Description of problem: We use exec probes when we launch VMIs to know when virt-launcher is fully started. We ran into the following issues with the exec probes: https://bugzilla.redhat.com/show_bug.cgi?id=1817057 https://bugzilla.redhat.com/show_bug.cgi?id=1855067 https://bugzilla.redhat.com/show_bug.cgi?id=1848524 https://bugzilla.redhat.com/show_bug.cgi?id=1850168 Since it benefits kubevirt overall to just remove the exec probes, independent of seeing them fixed in OCP, I am proposing https://github.com/kubevirt/kubevirt/pull/3971, which is merged on master already. This has the advantage that we don't rely on exec probes anymore (at the moment), removes exec probe warning events which we can't fully eliminate with the generic readiness mechanisms and speeds up VMI start.

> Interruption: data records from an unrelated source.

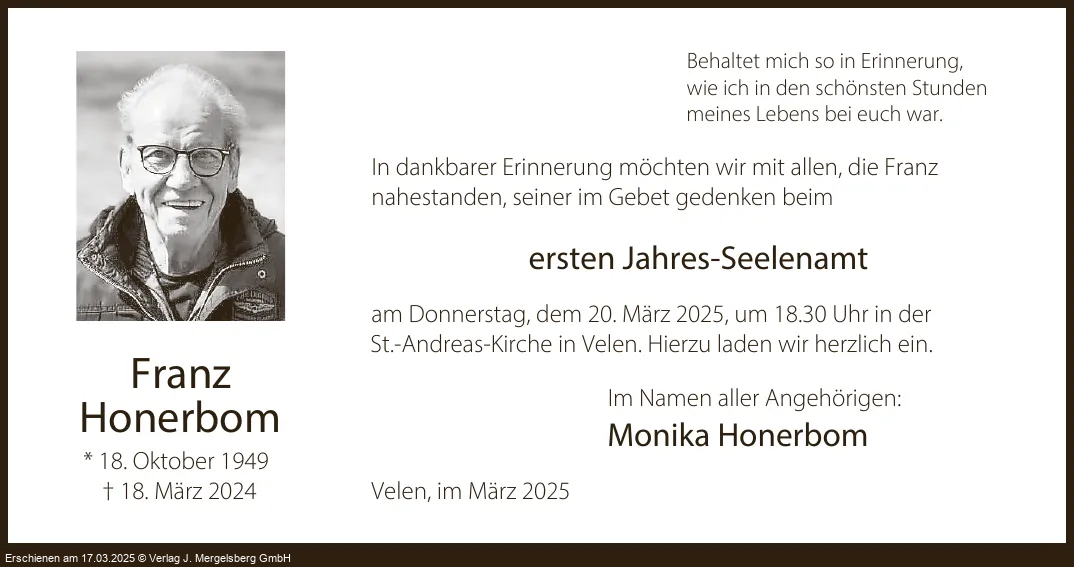 Franz
Honerbom
* 18. Oktober 1949
† 18. März 2024

Behaltet mich so in Erinnerung,
wie ich in den schönsten Stunden
meines Lebens bei euch war.

In dankbarer Erinnerung möchten wir mit allen, die Franz nahestanden, seiner im Gebet gedenken beim

ersten Jahres-Seelenamt

am Donnerstag, dem 20. März 2025, um 18.30 Uhr in der St.-Andreas-Kirche in Velen. Hierzu laden wir herzlich ein.

Im Namen aller Angehörigen:
Monika Honerbom

Velen, im März 2025

Erschienen am 17.03.2025 © Verlag J. Mergelsberg GmbH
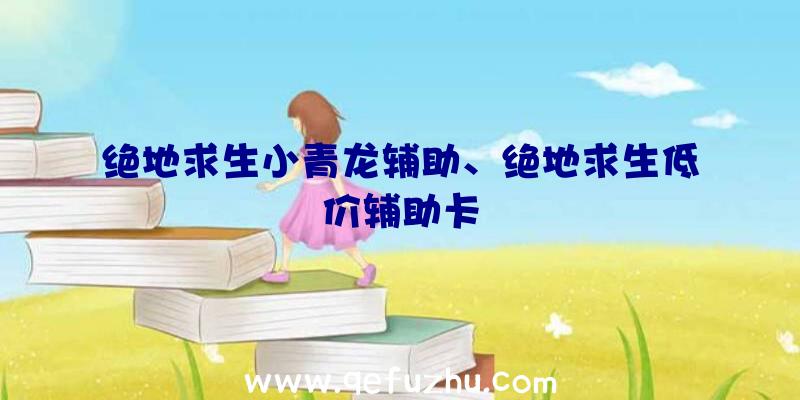 绝地求生小青龙辅助、绝地求生低价辅助卡

www.qefuzhu.com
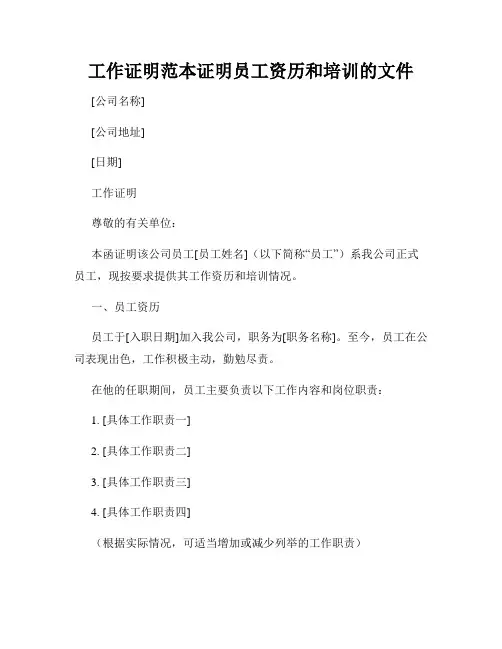 工作证明范本证明员工资历和培训的文件

[公司名称]

[公司地址]

[日期]

工作证明

尊敬的有关单位：

本函证明该公司员工[员工姓名]（以下简称“员工”）系我公司正式员工，现按要求提供其工作资历和培训情况。

一、员工资历

员工于[入职日期]加入我公司，职务为[职务名称]。至今，员工在公司表现出色，工作积极主动，勤勉尽责。

在他的任职期间，员工主要负责以下工作内容和岗位职责：

1. [具体工作职责一]

2. [具体工作职责二]

3. [具体工作职责三]

4. [具体工作职责四]

（根据实际情况，可适当增加或减少列举的工作职责）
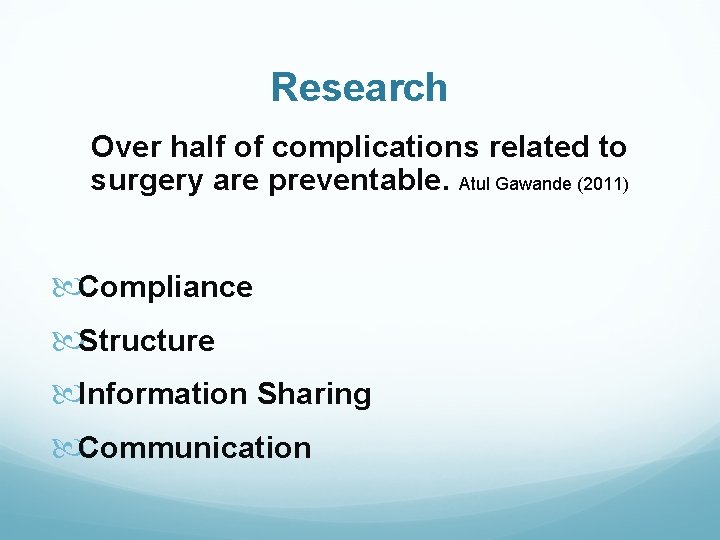 Research

Over half of complications related to surgery are preventable. Atul Gawande (2011)

Compliance
Structure
Information Sharing
Communication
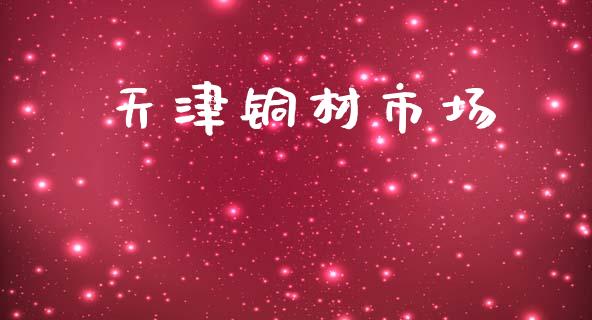 天津铜材市场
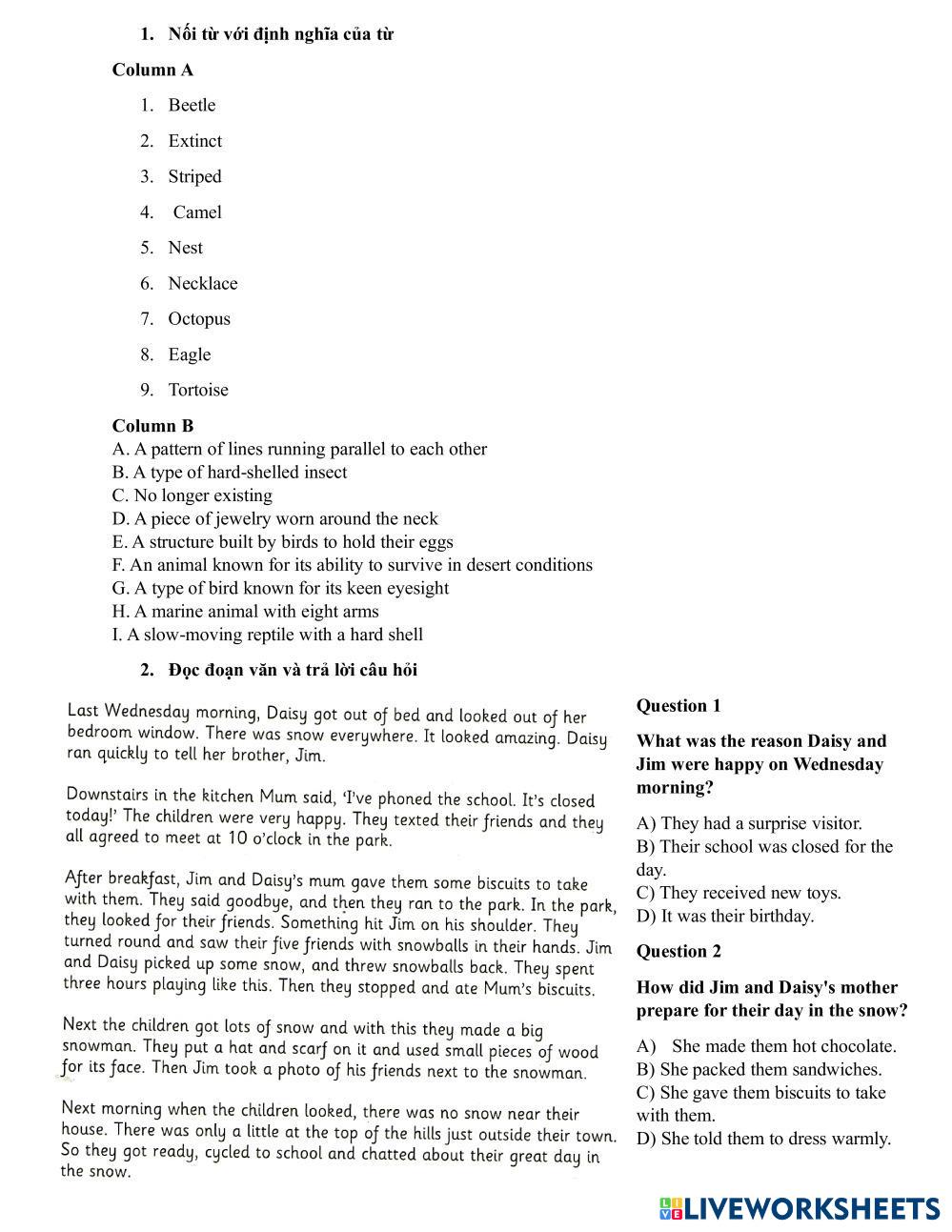 1. Nối từ với định nghĩa của từ

Column A

1. Beetle
2. Extinct
3. Striped
4. Camel
5. Nest
6. Necklace
7. Octopus
8. Eagle
9. Tortoise

Column B
A. A pattern of lines running parallel to each other
B. A type of hard-shelled insect
C. No longer existing
D. A piece of jewelry worn around the neck
E. A structure built by birds to hold their eggs
F. An animal known for its ability to survive in desert conditions
G. A type of bird known for its keen eyesight
H. A marine animal with eight arms
I. A slow-moving reptile with a hard shell

2. Đọc đoạn văn và trả lời câu hỏi

Last Wednesday morning, Daisy got out of bed and looked out of her bedroom window. There was snow everywhere. It looked amazing. Daisy ran quickly to tell her brother, Jim.

Downstairs in the kitchen Mum said, 'I've phoned the school. It's closed today!' The children were very happy. They texted their friends and they all agreed to meet at 10 o'clock in the park.

After breakfast, Jim and Daisy's mum gave them some biscuits to take with them. They said goodbye, and then they ran to the park. In the park, they looked for their friends. Something hit Jim on his shoulder. They turned round and saw their five friends with snowballs in their hands. Jim and Daisy picked up some snow, and threw snowballs back. They spent three hours playing like this. Then they stopped and ate Mum's biscuits.

Next the children got lots of snow and with this they made a big snowman. They put a hat and scarf on it and used small pieces of wood for its face. Then Jim took a photo of his friends next to the snowman.

Next morning when the children looked, there was no snow near their house. There was only a little at the top of the hills just outside their town. So they got ready, cycled to school and chatted about their great day in the snow.

Question 1

What was the reason Daisy and Jim were happy on Wednesday morning?

A) They had a surprise visitor.
B) Their school was closed for the day.
C) They received new toys.
D) It was their birthday.

Question 2

How did Jim and Daisy's mother prepare for their day in the snow?

A) She made them hot chocolate.
B) She packed them sandwiches.
C) She gave them biscuits to take with them.
D) She told them to dress warmly.

LIVEWORKSHEETS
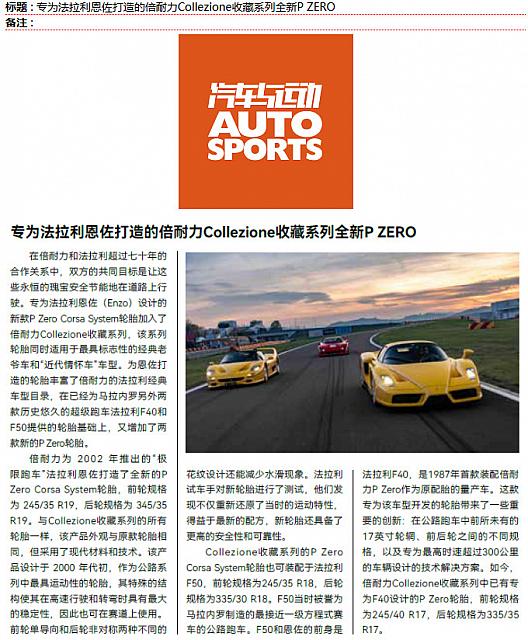 标题：专为法拉利恩佐打造的倍耐力Collezione收藏系列全新P ZERO
备注：

汽车与运动
AUTO SPORTS

专为法拉利恩佐打造的倍耐力Collezione收藏系列全新P ZERO

在倍耐力和法拉利超过七十年的合作关系中，双方的共同目标是让这些永恒的瑰宝安全节能地在道路上行驶。专为法拉利恩佐（Enzo）设计的新款P Zero Corsa System轮胎加入了倍耐力Collezione收藏系列，该系列轮胎同时适用于最具标志性的经典老爷车和“近代情怀车”车型。为恩佐打造的轮胎丰富了倍耐力的法拉利经典车型目录，在已经为马拉内罗另外两款历史悠久的超级跑车法拉利F40和F50提供的轮胎基础上，又增加了两款新的P Zero轮胎。

倍耐力为 2002 年推出的“极限跑车”法拉利恩佐打造了全新的P Zero Corsa System轮胎，前轮规格为 245/35 R19，后轮规格为 345/35 R19。与Collezione收藏系列的所有轮胎一样，该产品外观与原款轮胎相同，但采用了现代材料和技术。该产品设计于 2000 年代初，作为公路系列中最具运动性的轮胎，其特殊的结构使其在高速行驶和转弯时具有最大的稳定性，因此也可在赛道上使用。前轮单导向和后轮非对称两种不同的花纹设计还能减少水滑现象。法拉利试车手对新轮胎进行了测试，他们发现不仅重新还原了当时的运动特性，得益于最新的配方，新轮胎还具备了更高的安全性和可靠性。

Collezione收藏系列的P Zero Corsa System轮胎也可装配于法拉利F50，前轮规格为245/35 R18，后轮规格为335/30 R18。F50当时被誉为马拉内罗制造的最接近一级方程式赛车的公路跑车。F50和恩佐的前身是法拉利F40，是1987年首款装配倍耐力P Zero作为原配胎的量产车。这款专为该车型开发的轮胎带来了一些重要的创新：在公路跑车中前所未有的17英寸轮辋、前后轮之间的不同规格，以及专为最高时速超过300公里的车辆设计的技术解决方案。如今，倍耐力Collezione收藏系列中已有专为F40设计的P Zero轮胎，前轮规格为245/40 R17，后轮规格为335/35 R17。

I see this as the proper solution, because as one can see in https://bugzilla.redhat.com/show_bug.cgi?id=1855067 it may even require kernel setting changes to make exec probes work nicely with pod limits. Version-Release number of selected component (if applicable): How reproducible: Steps to Reproduce: 1. 2. 3. Actual results: Expected results: Additional info:
Merged and part of kubevirt 0.30.6 which is the base for CNV 2.4.1.
As seen below, we no longer have the readinessProbe [kbidarka@kbidarka-host osdc]$ oc get pod virt-launcher-vmi-fedora32-resource-v2d6p -o yaml | grep readinessProbe [kbidarka@kbidarka-host osdc]$ oc get pod virt-launcher-vmi-fedora32-resource2-77vzg -o yaml | grep readinessProbe [kbidarka@kbidarka-host osdc]$ oc get pod virt-launcher-vm-rhel81-mb2q5 -o yaml | grep readinessProbe
Summary: 1) The VM and pods are running successfully for 5+ days, as seen above. 2) Also the memory consumption for volumecontainerdisk is 4Mi seen as per the kubectl top command. 3) The cDisk and DV based VMI's are accessible and stable even when running for 5+ days. 4) we no longer have the readinessProbe in the VMI Pod.
Since the problem described in this bug report should be resolved in a recent advisory, it has been closed with a resolution of ERRATA. For information on the advisory (OpenShift Virtualization 2.4.1 images), and where to find the updated files, follow the link below. If the solution does not work for you, open a new bug report. https://access.redhat.com/errata/RHBA-2020:3629
Note that customer 0 plans to migrate to OCP 4.5/CNV 2.4.1 which contains fix for this issue. The specific workload that is affected is only in being testing on OCP 4.4. Not sure that we need to try to fix in 4.4 at this point.